▶ **Tasks to carry out**
1 - In the forest policy text, why should developed countries eliminate tariffs such as those on processed timber? Answer in one to three sentences.
2 - Give the stretch of the forest policy text from "c) International and" through "ecological forestry conservation." again, switching "non-governmental organizations" to "private foundations".

▶ **Text to read**
[START]
10. Developed countries should eliminate tariffs (e.g. on processed timber) that discourage value-added production of wood in exporting countries and lead to increased logging for the purpose of increasing foreign exchange receipts of a timber-exporting country.

11. Commercial creditor banks and creditor governments should consider pursuing debt-for-nature swaps in support of tropical forests. Recent schemes of debt-for-nature swaps, although quite modest in financial terms, may hold considerable potential for the protection of tropical forests and other forest areas in developing countries.

a) While there has not yet been a relinquishment of claims by commercial creditor banks, banks should actively examine the potential of debt-for-nature swaps in lieu of complete or partial write-offs which might be contemplated for the future. The country concerned would undertake to set aside a well-defined area of forest land and to use the local currency proceeds from such debt conversion to improve conservation and forest management. Such trade-off could not only have beneficial effects for debtor countries and the forests, but also for the image of the banks who would be seen as direct contributors to ecological preservation;

b) Creditor Governments, who have already cancelled outstanding debt to several Governments, especially in sub-Saharan Africa and other least developed countries, should seek through the Paris Club commitments to preserve forests before the announcement of further cancellations or agreement to debt relief packages through rescheduling;

c) International and national aid agencies as well as non-governmental organizations should consider purchasing (discounted) Government debt notes on secondary markets and subsequently arrange with the Government the cancellation of the nominal debt in exchange for practical ecological forestry conservation.

C. THE NEED TO CONTROL POPULATION GROWTH

12. Population levels exceed the sustainable capacity of land and are a major contributing cause of deforestation in many developing countries. Yet, given the population projections for the next decades the largest pressures lie still ahead. Therefore, developing countries should urgently adopt effective policies aimed at more rapidly slowing down the current high rates of population growth, especially in view of the effects of a growing population and their pattern of settlement on food, housing requirements and energy (80% drawn from fuelwood). It should be borne in mind that even if population growth rates were to continue to fall in the near future, the population of many developing countries would triple or quadruple and would thus immensely strain their natural resources and agricultural production.

To help accomplish this modest goal, international population assistance programmes (organizations of the UN system like UNFPA and international non-governmental organizations like IPPF) should be expanded and receive increased financial support from industrialized countries. The World Bank and similar lending institutions should accord higher priority to population and family planning assistance.

D. MEASURES TO PROTECT THE TEMPERATE FORESTS

13. The rising concentration of CO2 in the atmosphere could be tempered through an expansion of the forest areas in middle-altitude/temperate regions, utilizing current agricultural farmland. This may be accomplished by regions, utilizing current agricultural farmland. This may also be accomplished by direct financial incentives, e.g. by revising the current agricultural price guarantee schemes of the European Community to include reforestation activities. The conversion of non-forest land into forests should therefore be pursued with determination. In the process, some millions of hectares of new forest might be gained between 1990 and the year 2000.
[END]
[Image and question records]
[START]
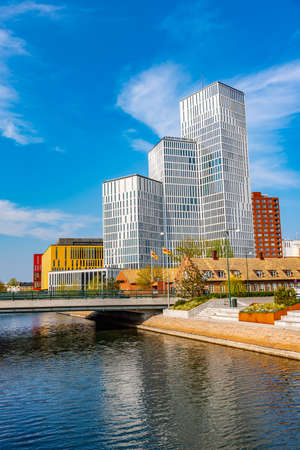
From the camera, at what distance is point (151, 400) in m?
20.6

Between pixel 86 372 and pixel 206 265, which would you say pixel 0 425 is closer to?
pixel 86 372

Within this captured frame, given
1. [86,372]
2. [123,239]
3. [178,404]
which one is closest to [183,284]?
[86,372]

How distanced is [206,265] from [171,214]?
10245 cm

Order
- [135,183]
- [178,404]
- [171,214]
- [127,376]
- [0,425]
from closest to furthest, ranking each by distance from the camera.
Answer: [0,425] < [178,404] < [127,376] < [135,183] < [171,214]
[END]
▶ **Solutions to the tasks**
1 - Such tariffs discourage value-added production of wood in exporting countries. They also lead to increased logging aimed at raising the foreign exchange receipts of timber-exporting countries.

2 -
c) International and national aid agencies as well as private foundations should consider purchasing (discounted) Government debt notes on secondary markets and subsequently arrange with the Government the cancellation of the nominal debt in exchange for practical ecological forestry conservation.